The 1960s were a pretty different time in America. Know what else was different? The potency of cannabis.
Whenever people start to discuss marijuana, there’s a whole slew of cultural touchstones that our minds might pull up. Woodstock. The Summer of Love. Reggae music. The idea we have of the 1960s and 1970s is one where drugs – most notably weed – was everywhere and everyone was doing it. In fact, that idea fuels much of how we perceive marijuana today. But there’s a lot that’s changed between the days of Bob Marley and today.
Although they might say otherwise, the hippies of old weren’t smoking anything that was anywhere near the strength of what is around in recreational or medical marijuana shops today. Marijuana in the 1960s and 1970s was what is referred to as “ditch weed” and was literally exactly that: marijuana that was grown in the wild and harvested. This “ditch weed” was very low in THC, ranging between 3%-4%, and since it was entirely illegal in the United States, quality wasn’t of the highest concern.

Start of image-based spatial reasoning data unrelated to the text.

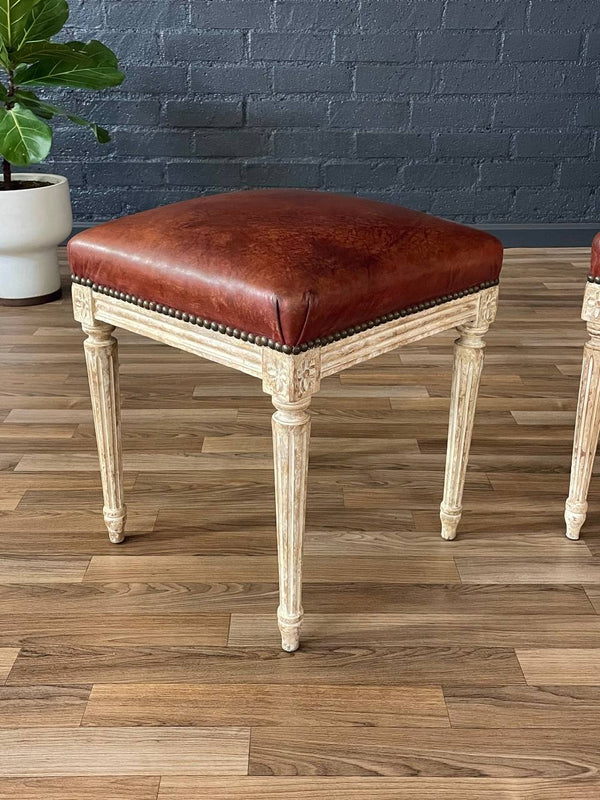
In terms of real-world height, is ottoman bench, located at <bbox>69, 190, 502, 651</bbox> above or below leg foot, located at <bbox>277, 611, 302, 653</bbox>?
above

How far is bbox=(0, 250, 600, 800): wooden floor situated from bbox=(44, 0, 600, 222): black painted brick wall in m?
1.17

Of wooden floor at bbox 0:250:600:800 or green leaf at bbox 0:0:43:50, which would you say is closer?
wooden floor at bbox 0:250:600:800

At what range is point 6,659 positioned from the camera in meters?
1.09

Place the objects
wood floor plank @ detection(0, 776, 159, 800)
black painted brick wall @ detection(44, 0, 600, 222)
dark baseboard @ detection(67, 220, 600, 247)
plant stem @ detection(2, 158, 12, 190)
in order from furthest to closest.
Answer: dark baseboard @ detection(67, 220, 600, 247), black painted brick wall @ detection(44, 0, 600, 222), plant stem @ detection(2, 158, 12, 190), wood floor plank @ detection(0, 776, 159, 800)

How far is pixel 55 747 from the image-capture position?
0.96m

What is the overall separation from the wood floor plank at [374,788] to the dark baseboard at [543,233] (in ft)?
7.50

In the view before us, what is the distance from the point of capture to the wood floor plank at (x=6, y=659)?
1067 millimetres

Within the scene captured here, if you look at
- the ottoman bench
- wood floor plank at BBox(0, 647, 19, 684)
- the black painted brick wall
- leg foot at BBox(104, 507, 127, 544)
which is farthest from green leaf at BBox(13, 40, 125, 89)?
wood floor plank at BBox(0, 647, 19, 684)

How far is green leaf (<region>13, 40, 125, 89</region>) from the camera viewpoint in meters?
2.18

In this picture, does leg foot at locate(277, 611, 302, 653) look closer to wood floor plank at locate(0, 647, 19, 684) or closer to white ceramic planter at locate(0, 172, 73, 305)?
wood floor plank at locate(0, 647, 19, 684)

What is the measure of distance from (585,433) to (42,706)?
840 millimetres

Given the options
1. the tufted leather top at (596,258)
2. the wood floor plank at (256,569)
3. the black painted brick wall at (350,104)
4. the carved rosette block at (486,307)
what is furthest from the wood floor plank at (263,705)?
the black painted brick wall at (350,104)

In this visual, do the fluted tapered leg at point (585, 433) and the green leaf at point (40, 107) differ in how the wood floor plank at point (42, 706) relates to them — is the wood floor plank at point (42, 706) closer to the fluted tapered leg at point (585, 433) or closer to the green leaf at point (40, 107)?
the fluted tapered leg at point (585, 433)

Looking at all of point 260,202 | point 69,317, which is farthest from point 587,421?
point 69,317
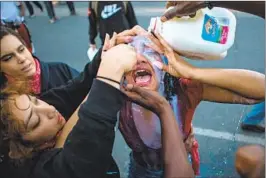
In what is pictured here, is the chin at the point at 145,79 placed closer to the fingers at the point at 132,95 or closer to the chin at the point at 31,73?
the fingers at the point at 132,95

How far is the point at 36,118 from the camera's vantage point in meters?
1.42

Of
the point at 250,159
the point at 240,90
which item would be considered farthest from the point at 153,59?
the point at 250,159

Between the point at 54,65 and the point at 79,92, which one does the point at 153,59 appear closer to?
the point at 79,92

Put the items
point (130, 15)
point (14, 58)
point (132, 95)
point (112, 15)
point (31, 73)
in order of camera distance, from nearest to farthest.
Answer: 1. point (132, 95)
2. point (14, 58)
3. point (31, 73)
4. point (112, 15)
5. point (130, 15)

That has all changed in the past 20 years as states have legalized marijuana for medicinal and recreational use. Due to the loosened restrictions on marijuana growers, the potency of marijuana has dramatically increased in the past decade. It isn’t rare to see certain strains of weed with THC levels at 20% or more. That’s right: 20%! In 2017 growers revealed a strain that had THC levels at a whopping 34%… that’s 30% higher than the most potent weed grown only 20 years before that!
There’s no doubt that the bands that played at Woodstock wouldn’t have been able to handle themselves the same if they had the same potency of marijuana available today. So if that’s true, why would you be able to? The marijuana of today is more intoxicating than ever before and should be treated as such – it’s not the same weed we’ve been dealing with!